Working with Google Cloud Storage

To make the most of Document AI API, it is worth familiarizing yourself with Google Cloud Storage, because this is what allows you to process documents asynchronously (more on this in the usage vignette). Google Cloud Storage – not to be confused with Google Drive – is a central feature of Google Cloud Services (GCS); it serves as a kind of mailbox where you deposit files for processing with any one of the GCS APIs and retrieve the output from the processing you requested. In the context of OCR processing with daiR, a typical asynchronous workflow consists of uploading documents to a Storage bucket, telling Document AI where to find them, and downloading the JSON output files afterwards. To interact with Google Storage we use the googleCloudStorageR package.¹

Setup

Storage is such a fundamental service in GCS that it is enabled by default. If you followed the configuration vignette where you created a GCS account and stored an environment variable GCS_AUTH_FILE in your .Renviron file, you are pretty much ready to go. All you need to do is load googleCloudStorageR and you will be auto-authenticated.

library(googleCloudStorageR)

Creating and inspecting buckets

Google Storage keeps your files in so-called “buckets”, which you can think of as folders. There is no root location in your Google Storage space, so you need at least one bucket to store files.

To view and create buckets, you need your project id, which we encountered in step 3 in the configuration vignette. If you did not store it when setting up GCS, you can look it up in the Google Cloud Console or use the daiR function get_project_id().

project_id <- daiR::get_project_id()

Now let’s see how many buckets we have:

gcs_list_buckets(project_id)

Answer: zero, because we haven’t created one yet. This we can do with gcs_create_bucket(). Note that it has to be globally unique (“my_bucket” won’t work because someone’s already taken it). For this example, let’s use “example-bucket-34869” (change the number so you get a unique one). Also add a location (“eu” or “us”).

gcs_create_bucket("example-bucket-34869", project_id, location = "eu")

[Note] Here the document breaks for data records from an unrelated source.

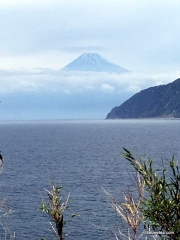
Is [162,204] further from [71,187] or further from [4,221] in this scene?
[71,187]

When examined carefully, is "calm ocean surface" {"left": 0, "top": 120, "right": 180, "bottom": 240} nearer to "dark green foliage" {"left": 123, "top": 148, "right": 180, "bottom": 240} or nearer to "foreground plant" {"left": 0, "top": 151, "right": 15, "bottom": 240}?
"foreground plant" {"left": 0, "top": 151, "right": 15, "bottom": 240}

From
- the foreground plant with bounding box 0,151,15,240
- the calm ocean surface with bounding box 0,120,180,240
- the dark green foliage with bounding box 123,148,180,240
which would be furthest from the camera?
the calm ocean surface with bounding box 0,120,180,240

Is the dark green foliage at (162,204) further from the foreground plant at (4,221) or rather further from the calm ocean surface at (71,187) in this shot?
the calm ocean surface at (71,187)

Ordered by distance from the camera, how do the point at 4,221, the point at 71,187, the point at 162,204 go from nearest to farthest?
the point at 162,204
the point at 4,221
the point at 71,187

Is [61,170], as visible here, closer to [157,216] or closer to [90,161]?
[90,161]

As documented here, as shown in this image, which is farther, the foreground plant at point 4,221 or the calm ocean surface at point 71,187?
the calm ocean surface at point 71,187

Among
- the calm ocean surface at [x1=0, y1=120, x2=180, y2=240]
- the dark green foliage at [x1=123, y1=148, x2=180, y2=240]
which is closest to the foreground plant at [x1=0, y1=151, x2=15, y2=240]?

Now we can see the bucket listed:

gcs_list_buckets(project_id)

You can create as many buckets as you want and organize them as you like. But you will need to supply a bucket name with every call to Google Storage (and Document AI), so you may want to store the name of a default bucket in the environment. Here you have two options:

Set it for the current session with gcs_global_bucket("<your bucket name>")
Store it permanently in you .Renviron file by calling usethis::edit_r_environ() and adding GCS_DEFAULT_BUCKET=<your bucket name> to the list of variables (just as you did with GCS_AUTH_FILE and DAI_PROCESSOR_ID in the configuration vignette). Note that adding a default bucket to .Renviron will not prevent you from supplying other bucket names in individual calls to Google Storage when necessary.

To get a bucket’s file inventory, we use gcs_list_objects(). Leaving the parentheses empty will get information about the default bucket if you have set it.

gcs_list_objects()

At this point it’s obviously empty, so let’s upload something.

Uploading files

This we do with gcs_upload(). If the file is in your working directory, just write the filename; otherwise provide the full file path. If you want, you can store the file under another name in Google Storage with the name parameter; otherwise, just leave the parameter out. For this example we create a simple CSV file and upload it.

setwd(tempdir())
write.csv(mtcars, "mtcars.csv")
gcs_upload("mtcars.csv")

Now let’s check the contents.

gcs_list_objects()

Note that you can use the parameter name to change the name that the file will be stored under in the bucket.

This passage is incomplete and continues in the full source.